_Job_
Carry on the forum thread about the company's audit and internal control troubles, starting after its final post.

_Reading text_
((
Handled several Wells in regard to GAAP and internal control issues. Very detailed.
And the IRS 1120, due Feb 15th. Plus states and NYC. I wonder if Mosky paid the taxes due with the extension (Aug 15th) or is paying tax (plus penalities and interest) with the Feb 15th filing.
Impossible to bounce one here. No checks allowed.
Forgot Dicon's July 9th Balance Sheet Audit, promised the SEC "by Sept 23rd", Per Mosky's July 8k. That balance sheet would be very interesting.
ANY 10k would have a detailed footnote about the Wells Notice problems. It's a subsequent event that has a material and significant impact on the company, thus needs disclosure.
Close to 400,000 shares. Pretty easy too.
Absolutely NONE. Except to fire them.
That would be great. Then the specific charges and likely outcome would be disclosed in the footnotes and auditor's opinion letter. The litigation Footnote will be quite revealing, R&H just needs all the Attorneys' letters from all the lawyers engaged
SOP, just ride the "coat-tails"
But not the specific charges
Audit Risk Alert - 10s of millions on a handshake agreement. Thats what I call a major management internal control. As a shareholder I just feel so good all over. I can't wait the hear the details on WHY Dicon needed a $250,000 line of credit after advancing $10 to $20 Million between Feb 28th and and July 9th.
I'll bet Mosky's internal auditing team and one man Audit Committee were all over that handshake agreement. So much to be thankful for, a stock promoter doing handshake deals. I wonder if the SEC reviewed the related PR and 8K, to determine if internal controls were lacking in the control of the cash advanced to Dicon. I always wondered if there was a subsequent cover-up of the missing cash and inventory. Just wondering, because the $250,000 makes no sense. Never did find out exactly what was on the Dicon Balance Sheet that was purchased.
Just my opinion, but I'll bet the one man Auditing Committee was all over that transaction. The SPNG assets are safe. WHY???? The internal controls, of course.
Yeah maybe the 10K is wrong.
Wow outsourcing the accounting function. So I guess that makes it an "outside control", not an "internal control". I'm sure SOX has never addressed "outside controls".
))
_Material supplied_
((
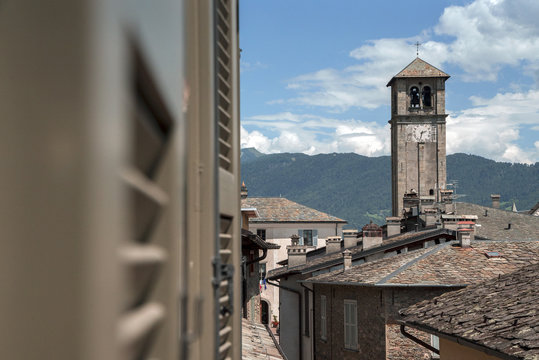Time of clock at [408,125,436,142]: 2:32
))
((
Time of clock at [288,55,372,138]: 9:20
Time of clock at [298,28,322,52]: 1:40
))
_Response below_
WOW 3 full-time employees.
WOW 24 part-timers.
WOW no audit committee
WOW no CFO with any kind of accounting/auditing/SEC experience.
WOW the CFO is a professional stock promoter.
I'll bet the SEC feels good all over. Yeah i can hear mosky telling the investigators "It's ALLLLLLLLL Good fellows".
Yeah maybe the 10K is misleading in this area too. Wouldn't surprise me.
Yeah simply a cut and paste. Nice job but hoping for opinion connecting the dots of the actual company PRs, 8Ks and the 10s to the reported regs. Now that would be an awesome job, but a bit much.
It was a cut and paste, pure and simple. Any very well done too.
A very misunderstood aspect of accounting and the related auditing impact. A company this size CAN NOT have effective traditional internal controls, which an outside auditor can rely on in addressing various auditing approaches and techniques. Most small compnies (with limited employees) have personnel wearing several hats. Therefore the auditors assume no internal controls and plan accordingly. There are usually three charactistics of effective internal controls; segregation of duties, restricted asscess and supervision. This is the case for SPNG and many other companies of this size. The SEC is not worried about this company limitation. I believe this was the issue between NAZ and 2002 SOX regulations. This should not be a problem in 2010. (A Fortune 500 company - YES, a very serious problem.)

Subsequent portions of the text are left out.